Le spese processuali di fr. 850.– sono poste a carico di RE 1, il quale rifonderà alla Comunione dei comproprietari del Condominio Rossée C e ai coniugi Daniela e Luciano CO 2 fr. 850.– ciascuno per ripetibili.
Notificazione a:
– ; – ; – .
Comunicazione alla Pretura del Distretto di Lugano, sezione 2.

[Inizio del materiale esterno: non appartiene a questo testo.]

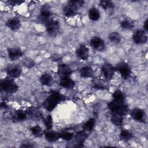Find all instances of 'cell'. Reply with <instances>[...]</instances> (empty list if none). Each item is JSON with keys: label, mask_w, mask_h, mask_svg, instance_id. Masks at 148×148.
Returning a JSON list of instances; mask_svg holds the SVG:
<instances>
[{"label": "cell", "mask_w": 148, "mask_h": 148, "mask_svg": "<svg viewBox=\"0 0 148 148\" xmlns=\"http://www.w3.org/2000/svg\"><path fill=\"white\" fill-rule=\"evenodd\" d=\"M26 112L27 113V115L31 117V118L38 119L42 117V116L40 112L35 108H30Z\"/></svg>", "instance_id": "83f0119b"}, {"label": "cell", "mask_w": 148, "mask_h": 148, "mask_svg": "<svg viewBox=\"0 0 148 148\" xmlns=\"http://www.w3.org/2000/svg\"><path fill=\"white\" fill-rule=\"evenodd\" d=\"M95 119L91 118L88 119L83 125V130L86 132H91L94 129L95 125Z\"/></svg>", "instance_id": "f1b7e54d"}, {"label": "cell", "mask_w": 148, "mask_h": 148, "mask_svg": "<svg viewBox=\"0 0 148 148\" xmlns=\"http://www.w3.org/2000/svg\"><path fill=\"white\" fill-rule=\"evenodd\" d=\"M22 63L25 67L28 69L32 68L35 66L34 61L32 58L29 57H26L24 58V60L22 61Z\"/></svg>", "instance_id": "e575fe53"}, {"label": "cell", "mask_w": 148, "mask_h": 148, "mask_svg": "<svg viewBox=\"0 0 148 148\" xmlns=\"http://www.w3.org/2000/svg\"><path fill=\"white\" fill-rule=\"evenodd\" d=\"M24 1H18V0H12V1H9L8 3L10 5L12 6H16V5H21L22 3H23Z\"/></svg>", "instance_id": "f35d334b"}, {"label": "cell", "mask_w": 148, "mask_h": 148, "mask_svg": "<svg viewBox=\"0 0 148 148\" xmlns=\"http://www.w3.org/2000/svg\"><path fill=\"white\" fill-rule=\"evenodd\" d=\"M44 124L46 130H50L53 127V119L51 115H48L43 119Z\"/></svg>", "instance_id": "836d02e7"}, {"label": "cell", "mask_w": 148, "mask_h": 148, "mask_svg": "<svg viewBox=\"0 0 148 148\" xmlns=\"http://www.w3.org/2000/svg\"><path fill=\"white\" fill-rule=\"evenodd\" d=\"M6 25L12 31H17L21 27V22L17 17H14L9 19L6 23Z\"/></svg>", "instance_id": "ac0fdd59"}, {"label": "cell", "mask_w": 148, "mask_h": 148, "mask_svg": "<svg viewBox=\"0 0 148 148\" xmlns=\"http://www.w3.org/2000/svg\"><path fill=\"white\" fill-rule=\"evenodd\" d=\"M115 70L117 71L124 79H128L131 75V68L130 65L124 61L119 62L116 67Z\"/></svg>", "instance_id": "277c9868"}, {"label": "cell", "mask_w": 148, "mask_h": 148, "mask_svg": "<svg viewBox=\"0 0 148 148\" xmlns=\"http://www.w3.org/2000/svg\"><path fill=\"white\" fill-rule=\"evenodd\" d=\"M109 40L113 43H119L121 40V36L117 32H113L109 35Z\"/></svg>", "instance_id": "1f68e13d"}, {"label": "cell", "mask_w": 148, "mask_h": 148, "mask_svg": "<svg viewBox=\"0 0 148 148\" xmlns=\"http://www.w3.org/2000/svg\"><path fill=\"white\" fill-rule=\"evenodd\" d=\"M80 75L82 77L88 78L91 77L93 76L94 72L92 69L88 66L82 67L80 70Z\"/></svg>", "instance_id": "603a6c76"}, {"label": "cell", "mask_w": 148, "mask_h": 148, "mask_svg": "<svg viewBox=\"0 0 148 148\" xmlns=\"http://www.w3.org/2000/svg\"><path fill=\"white\" fill-rule=\"evenodd\" d=\"M8 54L10 60L16 61L23 56V52L19 47H12L8 49Z\"/></svg>", "instance_id": "5bb4252c"}, {"label": "cell", "mask_w": 148, "mask_h": 148, "mask_svg": "<svg viewBox=\"0 0 148 148\" xmlns=\"http://www.w3.org/2000/svg\"><path fill=\"white\" fill-rule=\"evenodd\" d=\"M77 10L78 9L75 6L68 3L63 8V13L66 17H71L77 14Z\"/></svg>", "instance_id": "44dd1931"}, {"label": "cell", "mask_w": 148, "mask_h": 148, "mask_svg": "<svg viewBox=\"0 0 148 148\" xmlns=\"http://www.w3.org/2000/svg\"><path fill=\"white\" fill-rule=\"evenodd\" d=\"M119 137L120 140L124 142H128L134 137V135L130 131L124 129L120 131Z\"/></svg>", "instance_id": "cb8c5ba5"}, {"label": "cell", "mask_w": 148, "mask_h": 148, "mask_svg": "<svg viewBox=\"0 0 148 148\" xmlns=\"http://www.w3.org/2000/svg\"><path fill=\"white\" fill-rule=\"evenodd\" d=\"M39 81L40 83L45 86H51L53 84V78L52 76L48 73H45L42 75L39 78Z\"/></svg>", "instance_id": "7402d4cb"}, {"label": "cell", "mask_w": 148, "mask_h": 148, "mask_svg": "<svg viewBox=\"0 0 148 148\" xmlns=\"http://www.w3.org/2000/svg\"><path fill=\"white\" fill-rule=\"evenodd\" d=\"M108 108L112 113L119 114L121 116H125L129 111L128 107L125 102H120L114 100L108 103Z\"/></svg>", "instance_id": "7a4b0ae2"}, {"label": "cell", "mask_w": 148, "mask_h": 148, "mask_svg": "<svg viewBox=\"0 0 148 148\" xmlns=\"http://www.w3.org/2000/svg\"><path fill=\"white\" fill-rule=\"evenodd\" d=\"M0 87L1 90L10 94L15 93L18 90V85L14 82L13 79L10 77L1 80L0 83Z\"/></svg>", "instance_id": "3957f363"}, {"label": "cell", "mask_w": 148, "mask_h": 148, "mask_svg": "<svg viewBox=\"0 0 148 148\" xmlns=\"http://www.w3.org/2000/svg\"><path fill=\"white\" fill-rule=\"evenodd\" d=\"M59 85L64 88L72 89L75 87V82L69 76L60 77Z\"/></svg>", "instance_id": "9a60e30c"}, {"label": "cell", "mask_w": 148, "mask_h": 148, "mask_svg": "<svg viewBox=\"0 0 148 148\" xmlns=\"http://www.w3.org/2000/svg\"><path fill=\"white\" fill-rule=\"evenodd\" d=\"M134 42L138 45L143 44L147 41V36L146 32L142 29L136 30L132 35Z\"/></svg>", "instance_id": "9c48e42d"}, {"label": "cell", "mask_w": 148, "mask_h": 148, "mask_svg": "<svg viewBox=\"0 0 148 148\" xmlns=\"http://www.w3.org/2000/svg\"><path fill=\"white\" fill-rule=\"evenodd\" d=\"M44 135L46 139L49 142H54L60 139V133H58L51 130L45 131Z\"/></svg>", "instance_id": "d6986e66"}, {"label": "cell", "mask_w": 148, "mask_h": 148, "mask_svg": "<svg viewBox=\"0 0 148 148\" xmlns=\"http://www.w3.org/2000/svg\"><path fill=\"white\" fill-rule=\"evenodd\" d=\"M68 3L75 6L77 9H79L84 5V2L82 0H71L69 1Z\"/></svg>", "instance_id": "8d00e7d4"}, {"label": "cell", "mask_w": 148, "mask_h": 148, "mask_svg": "<svg viewBox=\"0 0 148 148\" xmlns=\"http://www.w3.org/2000/svg\"><path fill=\"white\" fill-rule=\"evenodd\" d=\"M72 72L71 67L66 64H60L58 65L57 73L60 77L69 76L72 73Z\"/></svg>", "instance_id": "2e32d148"}, {"label": "cell", "mask_w": 148, "mask_h": 148, "mask_svg": "<svg viewBox=\"0 0 148 148\" xmlns=\"http://www.w3.org/2000/svg\"><path fill=\"white\" fill-rule=\"evenodd\" d=\"M110 121L116 126H121L123 122V116L112 113L110 117Z\"/></svg>", "instance_id": "f546056e"}, {"label": "cell", "mask_w": 148, "mask_h": 148, "mask_svg": "<svg viewBox=\"0 0 148 148\" xmlns=\"http://www.w3.org/2000/svg\"><path fill=\"white\" fill-rule=\"evenodd\" d=\"M130 115L134 120L139 122H145L146 120V114L144 110L140 108L133 109L130 112Z\"/></svg>", "instance_id": "7c38bea8"}, {"label": "cell", "mask_w": 148, "mask_h": 148, "mask_svg": "<svg viewBox=\"0 0 148 148\" xmlns=\"http://www.w3.org/2000/svg\"><path fill=\"white\" fill-rule=\"evenodd\" d=\"M88 17L90 20L93 21H96L100 18V12L96 8H91L88 11Z\"/></svg>", "instance_id": "d4e9b609"}, {"label": "cell", "mask_w": 148, "mask_h": 148, "mask_svg": "<svg viewBox=\"0 0 148 148\" xmlns=\"http://www.w3.org/2000/svg\"><path fill=\"white\" fill-rule=\"evenodd\" d=\"M113 98L114 101H117V102H125V95L124 93L120 90V89H117L116 90L113 94Z\"/></svg>", "instance_id": "484cf974"}, {"label": "cell", "mask_w": 148, "mask_h": 148, "mask_svg": "<svg viewBox=\"0 0 148 148\" xmlns=\"http://www.w3.org/2000/svg\"><path fill=\"white\" fill-rule=\"evenodd\" d=\"M120 25L123 29H130L134 28V23L132 20L130 18H125L121 21Z\"/></svg>", "instance_id": "4dcf8cb0"}, {"label": "cell", "mask_w": 148, "mask_h": 148, "mask_svg": "<svg viewBox=\"0 0 148 148\" xmlns=\"http://www.w3.org/2000/svg\"><path fill=\"white\" fill-rule=\"evenodd\" d=\"M99 5L104 10L112 9L114 7V3L111 1H109V0L100 1L99 3Z\"/></svg>", "instance_id": "d6a6232c"}, {"label": "cell", "mask_w": 148, "mask_h": 148, "mask_svg": "<svg viewBox=\"0 0 148 148\" xmlns=\"http://www.w3.org/2000/svg\"><path fill=\"white\" fill-rule=\"evenodd\" d=\"M51 12L50 8L46 5L43 6L41 8L40 14L38 16L39 21L43 24H46L50 20L52 19L51 18Z\"/></svg>", "instance_id": "ba28073f"}, {"label": "cell", "mask_w": 148, "mask_h": 148, "mask_svg": "<svg viewBox=\"0 0 148 148\" xmlns=\"http://www.w3.org/2000/svg\"><path fill=\"white\" fill-rule=\"evenodd\" d=\"M34 146L33 145L32 143H29V142H28V143H23V144L21 145V147H34Z\"/></svg>", "instance_id": "ab89813d"}, {"label": "cell", "mask_w": 148, "mask_h": 148, "mask_svg": "<svg viewBox=\"0 0 148 148\" xmlns=\"http://www.w3.org/2000/svg\"><path fill=\"white\" fill-rule=\"evenodd\" d=\"M143 27L144 31H145V32H147V30H148V20H147V19H146V20H145V21L144 22Z\"/></svg>", "instance_id": "60d3db41"}, {"label": "cell", "mask_w": 148, "mask_h": 148, "mask_svg": "<svg viewBox=\"0 0 148 148\" xmlns=\"http://www.w3.org/2000/svg\"><path fill=\"white\" fill-rule=\"evenodd\" d=\"M87 137H88V134L84 130L78 131L74 136L75 140L79 145L78 146L80 147L83 146V144L85 142Z\"/></svg>", "instance_id": "ffe728a7"}, {"label": "cell", "mask_w": 148, "mask_h": 148, "mask_svg": "<svg viewBox=\"0 0 148 148\" xmlns=\"http://www.w3.org/2000/svg\"><path fill=\"white\" fill-rule=\"evenodd\" d=\"M46 25V30L47 34L53 37H55L59 32L60 24L57 20L51 19Z\"/></svg>", "instance_id": "8992f818"}, {"label": "cell", "mask_w": 148, "mask_h": 148, "mask_svg": "<svg viewBox=\"0 0 148 148\" xmlns=\"http://www.w3.org/2000/svg\"><path fill=\"white\" fill-rule=\"evenodd\" d=\"M91 47L98 51H103L105 50V43L104 40L99 36H93L90 41Z\"/></svg>", "instance_id": "52a82bcc"}, {"label": "cell", "mask_w": 148, "mask_h": 148, "mask_svg": "<svg viewBox=\"0 0 148 148\" xmlns=\"http://www.w3.org/2000/svg\"><path fill=\"white\" fill-rule=\"evenodd\" d=\"M29 130L32 135L36 138L41 137L44 134L45 132L43 131L42 127L38 125H36L35 126L31 127Z\"/></svg>", "instance_id": "4316f807"}, {"label": "cell", "mask_w": 148, "mask_h": 148, "mask_svg": "<svg viewBox=\"0 0 148 148\" xmlns=\"http://www.w3.org/2000/svg\"><path fill=\"white\" fill-rule=\"evenodd\" d=\"M27 113L26 111L23 110H18L11 113L10 117L14 121H23L27 119Z\"/></svg>", "instance_id": "e0dca14e"}, {"label": "cell", "mask_w": 148, "mask_h": 148, "mask_svg": "<svg viewBox=\"0 0 148 148\" xmlns=\"http://www.w3.org/2000/svg\"><path fill=\"white\" fill-rule=\"evenodd\" d=\"M73 136H74L73 134L71 132L64 131V132L60 133V138H61L65 140H66V141L71 140L73 139Z\"/></svg>", "instance_id": "d590c367"}, {"label": "cell", "mask_w": 148, "mask_h": 148, "mask_svg": "<svg viewBox=\"0 0 148 148\" xmlns=\"http://www.w3.org/2000/svg\"><path fill=\"white\" fill-rule=\"evenodd\" d=\"M6 72L9 77L13 79L20 77L22 73V69L19 65H10L7 67Z\"/></svg>", "instance_id": "30bf717a"}, {"label": "cell", "mask_w": 148, "mask_h": 148, "mask_svg": "<svg viewBox=\"0 0 148 148\" xmlns=\"http://www.w3.org/2000/svg\"><path fill=\"white\" fill-rule=\"evenodd\" d=\"M106 79H102L101 77L94 78L92 81V87L94 88L99 90H107L109 88V84Z\"/></svg>", "instance_id": "4fadbf2b"}, {"label": "cell", "mask_w": 148, "mask_h": 148, "mask_svg": "<svg viewBox=\"0 0 148 148\" xmlns=\"http://www.w3.org/2000/svg\"><path fill=\"white\" fill-rule=\"evenodd\" d=\"M115 68L110 63L105 62L101 66V72L105 79L107 81L111 80L115 73Z\"/></svg>", "instance_id": "5b68a950"}, {"label": "cell", "mask_w": 148, "mask_h": 148, "mask_svg": "<svg viewBox=\"0 0 148 148\" xmlns=\"http://www.w3.org/2000/svg\"><path fill=\"white\" fill-rule=\"evenodd\" d=\"M50 58H51V61H54V62H57L61 59V56L60 54H54L51 55V56L50 57Z\"/></svg>", "instance_id": "74e56055"}, {"label": "cell", "mask_w": 148, "mask_h": 148, "mask_svg": "<svg viewBox=\"0 0 148 148\" xmlns=\"http://www.w3.org/2000/svg\"><path fill=\"white\" fill-rule=\"evenodd\" d=\"M75 54L79 59L86 61L89 57V49L85 45L82 44L76 49Z\"/></svg>", "instance_id": "8fae6325"}, {"label": "cell", "mask_w": 148, "mask_h": 148, "mask_svg": "<svg viewBox=\"0 0 148 148\" xmlns=\"http://www.w3.org/2000/svg\"><path fill=\"white\" fill-rule=\"evenodd\" d=\"M65 100V97L57 91H52L43 102V106L49 112H52L61 102Z\"/></svg>", "instance_id": "6da1fadb"}]
</instances>
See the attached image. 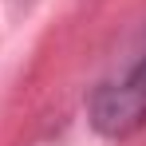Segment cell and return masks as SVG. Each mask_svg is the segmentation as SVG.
<instances>
[{"mask_svg": "<svg viewBox=\"0 0 146 146\" xmlns=\"http://www.w3.org/2000/svg\"><path fill=\"white\" fill-rule=\"evenodd\" d=\"M87 119L103 138H126L146 122V24L115 51L91 87Z\"/></svg>", "mask_w": 146, "mask_h": 146, "instance_id": "obj_1", "label": "cell"}]
</instances>
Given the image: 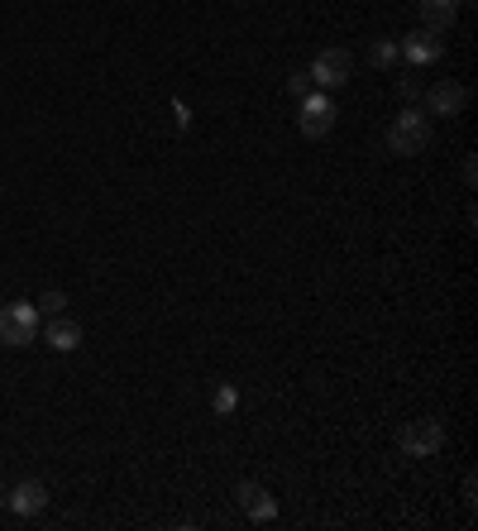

Per la Camera civile dei reclami del Tribunale d'appello
Il presidente La cancelliera
Rimedi giuridici
Nelle cause di carattere pecuniario che non raggiungono il valore litigioso di almeno 30 000 franchi (o almeno 15 000 franchi nelle controversie in materia di diritto del lavoro e di locazione), è ammissibile, entro trenta giorni dalla notificazione della decisione (art. 100 cpv. 1 LTF), il ricorso in materia civile al Tribunale federale, 1000 Losanna 14, per i motivi previsti dagli art. 95 a 98 LTF (art. 72 e 74 LTF), solo se la controversia concerne una questione di diritto di importanza fondamentale (art. 74 cpv. 2). La legittimazione a ricorrere è disciplinata dall'art. 76 LTF. Laddove non sia ammissibile il ricorso in materia civile è dato, entro lo stesso termine, il ricorso sussidiario in materia costituzionale al Tribunale federale per i motivi previsti dall'art. 116 LTF (art. 113 LTF). La legittimazione a ricorrere è disciplinata in tal caso dall'art. 115 LTF.